» Requirements: Collect every line below that contains the word "farther" and copy each one out.
>> Begin
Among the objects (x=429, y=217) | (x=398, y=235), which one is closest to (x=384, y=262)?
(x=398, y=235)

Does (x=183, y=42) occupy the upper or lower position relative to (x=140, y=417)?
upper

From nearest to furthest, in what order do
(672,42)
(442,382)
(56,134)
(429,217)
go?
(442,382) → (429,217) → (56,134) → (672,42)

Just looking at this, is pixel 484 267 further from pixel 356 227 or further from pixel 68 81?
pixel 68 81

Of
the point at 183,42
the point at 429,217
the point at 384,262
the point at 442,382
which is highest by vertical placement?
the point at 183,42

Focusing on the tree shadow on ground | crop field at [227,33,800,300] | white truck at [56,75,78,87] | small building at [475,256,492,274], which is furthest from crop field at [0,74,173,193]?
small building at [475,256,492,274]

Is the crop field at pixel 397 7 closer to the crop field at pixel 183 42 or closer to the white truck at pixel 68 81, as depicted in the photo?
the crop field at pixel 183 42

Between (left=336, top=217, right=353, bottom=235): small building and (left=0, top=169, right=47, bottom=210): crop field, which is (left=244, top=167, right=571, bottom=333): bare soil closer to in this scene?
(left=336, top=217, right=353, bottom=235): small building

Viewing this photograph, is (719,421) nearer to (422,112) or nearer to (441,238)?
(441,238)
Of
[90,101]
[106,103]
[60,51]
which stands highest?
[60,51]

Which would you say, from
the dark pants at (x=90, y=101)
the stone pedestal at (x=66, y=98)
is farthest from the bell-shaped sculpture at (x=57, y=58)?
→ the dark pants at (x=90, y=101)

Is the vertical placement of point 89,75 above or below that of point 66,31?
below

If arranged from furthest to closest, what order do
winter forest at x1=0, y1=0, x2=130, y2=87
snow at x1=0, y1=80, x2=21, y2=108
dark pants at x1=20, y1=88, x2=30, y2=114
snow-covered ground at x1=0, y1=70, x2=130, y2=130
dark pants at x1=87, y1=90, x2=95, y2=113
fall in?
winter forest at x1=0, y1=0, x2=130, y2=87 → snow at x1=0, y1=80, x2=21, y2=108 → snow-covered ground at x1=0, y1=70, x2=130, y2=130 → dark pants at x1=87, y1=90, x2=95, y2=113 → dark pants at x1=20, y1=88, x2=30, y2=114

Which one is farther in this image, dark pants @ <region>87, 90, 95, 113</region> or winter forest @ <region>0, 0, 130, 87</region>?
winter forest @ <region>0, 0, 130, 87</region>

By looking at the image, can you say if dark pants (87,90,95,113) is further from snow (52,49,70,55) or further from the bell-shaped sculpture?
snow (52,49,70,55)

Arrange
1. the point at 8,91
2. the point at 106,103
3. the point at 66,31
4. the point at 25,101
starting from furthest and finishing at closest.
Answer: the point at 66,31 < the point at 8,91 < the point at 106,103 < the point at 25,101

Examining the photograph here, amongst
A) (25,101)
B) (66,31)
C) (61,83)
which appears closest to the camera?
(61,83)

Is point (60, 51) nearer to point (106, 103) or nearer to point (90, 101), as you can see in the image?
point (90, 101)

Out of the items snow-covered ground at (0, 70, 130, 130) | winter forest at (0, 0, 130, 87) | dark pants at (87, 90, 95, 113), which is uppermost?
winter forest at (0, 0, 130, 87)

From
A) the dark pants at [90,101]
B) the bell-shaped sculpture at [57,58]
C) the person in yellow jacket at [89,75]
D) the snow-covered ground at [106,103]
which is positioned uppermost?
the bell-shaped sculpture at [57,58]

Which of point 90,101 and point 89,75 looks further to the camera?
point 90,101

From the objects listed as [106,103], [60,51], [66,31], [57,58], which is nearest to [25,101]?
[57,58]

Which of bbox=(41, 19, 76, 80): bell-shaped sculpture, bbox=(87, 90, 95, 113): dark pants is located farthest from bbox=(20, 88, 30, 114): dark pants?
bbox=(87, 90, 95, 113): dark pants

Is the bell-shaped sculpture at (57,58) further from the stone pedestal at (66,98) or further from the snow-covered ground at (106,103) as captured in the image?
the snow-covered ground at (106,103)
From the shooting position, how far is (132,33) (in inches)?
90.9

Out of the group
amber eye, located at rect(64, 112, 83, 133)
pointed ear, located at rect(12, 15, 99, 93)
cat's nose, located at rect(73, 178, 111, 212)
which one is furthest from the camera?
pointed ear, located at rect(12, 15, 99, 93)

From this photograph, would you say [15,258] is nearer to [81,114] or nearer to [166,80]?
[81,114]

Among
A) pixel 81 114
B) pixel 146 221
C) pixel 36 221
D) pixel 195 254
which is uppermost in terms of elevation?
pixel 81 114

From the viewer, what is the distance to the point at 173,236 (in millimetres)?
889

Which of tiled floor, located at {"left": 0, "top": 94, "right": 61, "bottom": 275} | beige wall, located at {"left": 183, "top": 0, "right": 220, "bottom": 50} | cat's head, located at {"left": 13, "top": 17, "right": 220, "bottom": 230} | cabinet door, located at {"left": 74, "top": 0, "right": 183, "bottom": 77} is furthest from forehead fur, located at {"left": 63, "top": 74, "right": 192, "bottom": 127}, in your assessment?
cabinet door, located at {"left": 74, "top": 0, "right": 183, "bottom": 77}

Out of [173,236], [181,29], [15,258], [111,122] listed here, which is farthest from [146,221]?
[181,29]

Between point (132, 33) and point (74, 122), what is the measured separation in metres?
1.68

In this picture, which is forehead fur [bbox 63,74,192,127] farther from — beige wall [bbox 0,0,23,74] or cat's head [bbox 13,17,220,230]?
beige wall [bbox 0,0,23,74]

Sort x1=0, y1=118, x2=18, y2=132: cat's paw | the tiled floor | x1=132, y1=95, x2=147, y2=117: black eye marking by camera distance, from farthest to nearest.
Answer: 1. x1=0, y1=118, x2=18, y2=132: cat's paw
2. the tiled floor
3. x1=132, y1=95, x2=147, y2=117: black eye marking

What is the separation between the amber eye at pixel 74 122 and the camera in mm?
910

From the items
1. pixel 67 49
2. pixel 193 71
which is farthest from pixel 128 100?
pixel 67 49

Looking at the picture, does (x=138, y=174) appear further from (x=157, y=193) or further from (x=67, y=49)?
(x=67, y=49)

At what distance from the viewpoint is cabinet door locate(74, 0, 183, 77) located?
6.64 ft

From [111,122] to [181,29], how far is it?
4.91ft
>> End
>> Begin
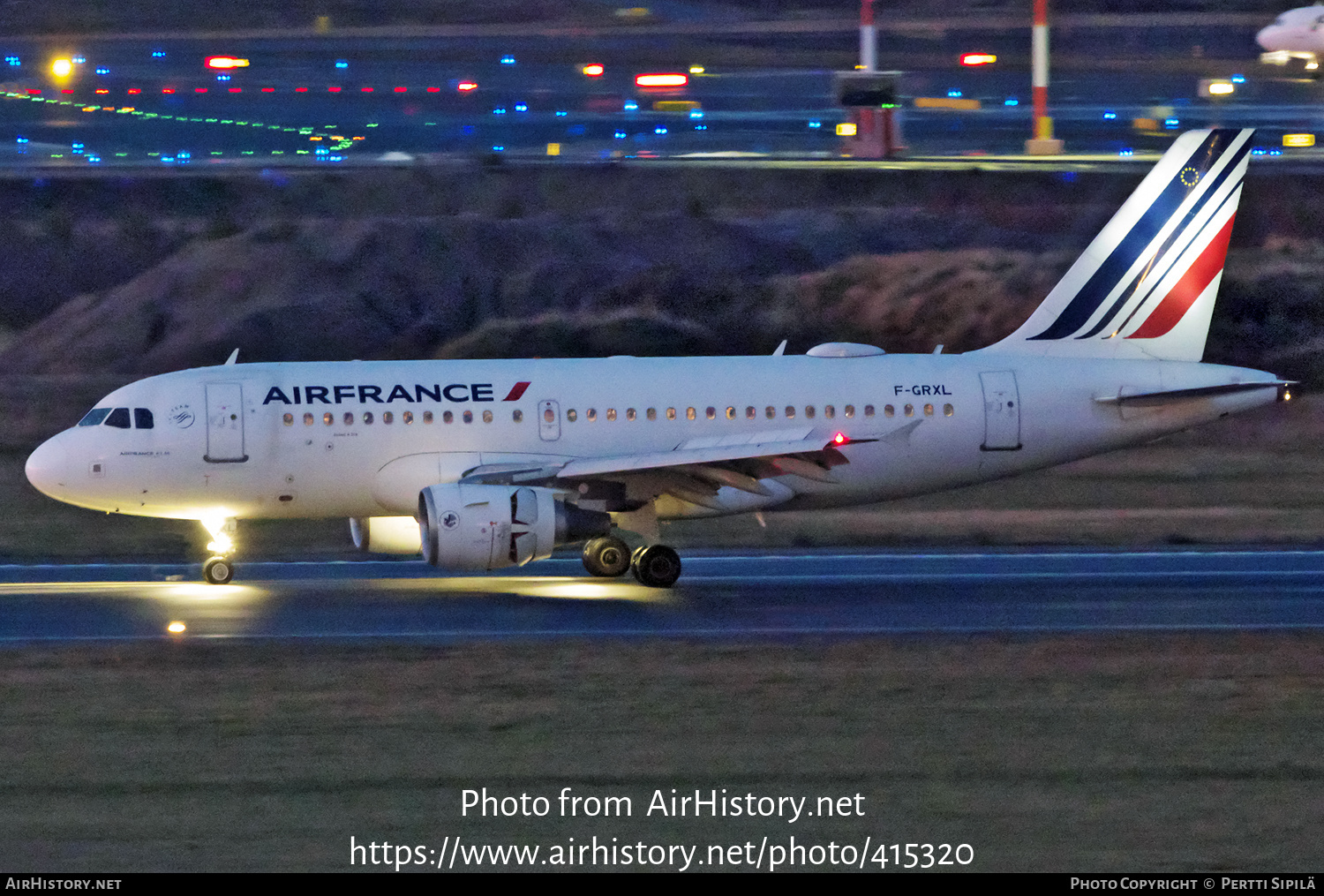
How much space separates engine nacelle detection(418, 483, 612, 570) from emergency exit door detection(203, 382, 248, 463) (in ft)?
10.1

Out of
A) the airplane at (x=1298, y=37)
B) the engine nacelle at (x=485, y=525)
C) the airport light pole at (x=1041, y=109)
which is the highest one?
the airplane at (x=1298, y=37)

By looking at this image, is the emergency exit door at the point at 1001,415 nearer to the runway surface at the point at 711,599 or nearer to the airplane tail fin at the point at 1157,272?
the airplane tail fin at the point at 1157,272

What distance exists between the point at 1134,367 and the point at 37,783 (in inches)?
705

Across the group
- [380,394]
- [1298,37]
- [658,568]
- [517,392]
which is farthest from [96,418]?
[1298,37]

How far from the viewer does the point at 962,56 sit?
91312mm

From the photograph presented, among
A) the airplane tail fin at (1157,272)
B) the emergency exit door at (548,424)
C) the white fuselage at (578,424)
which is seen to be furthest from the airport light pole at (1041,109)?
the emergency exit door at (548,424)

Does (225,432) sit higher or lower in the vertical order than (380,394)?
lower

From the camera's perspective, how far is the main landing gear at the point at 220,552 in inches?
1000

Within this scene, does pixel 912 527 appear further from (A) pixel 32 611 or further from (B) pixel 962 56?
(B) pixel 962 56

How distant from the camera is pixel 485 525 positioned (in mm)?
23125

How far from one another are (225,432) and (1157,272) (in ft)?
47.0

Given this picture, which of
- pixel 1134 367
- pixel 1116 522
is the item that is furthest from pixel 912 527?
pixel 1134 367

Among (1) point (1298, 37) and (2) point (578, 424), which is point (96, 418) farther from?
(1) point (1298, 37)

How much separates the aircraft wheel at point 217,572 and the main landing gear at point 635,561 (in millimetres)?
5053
>> End
» Solved problem:
Which one is farther in this image, dark pants @ <region>87, 90, 95, 113</region> or winter forest @ <region>0, 0, 130, 87</region>?
In this picture, which is forehead fur [bbox 63,74,192,127] farther from — beige wall [bbox 0,0,23,74] or cat's head [bbox 13,17,220,230]?
Among (1) point (1298, 37) and (2) point (578, 424), which is point (96, 418) farther from?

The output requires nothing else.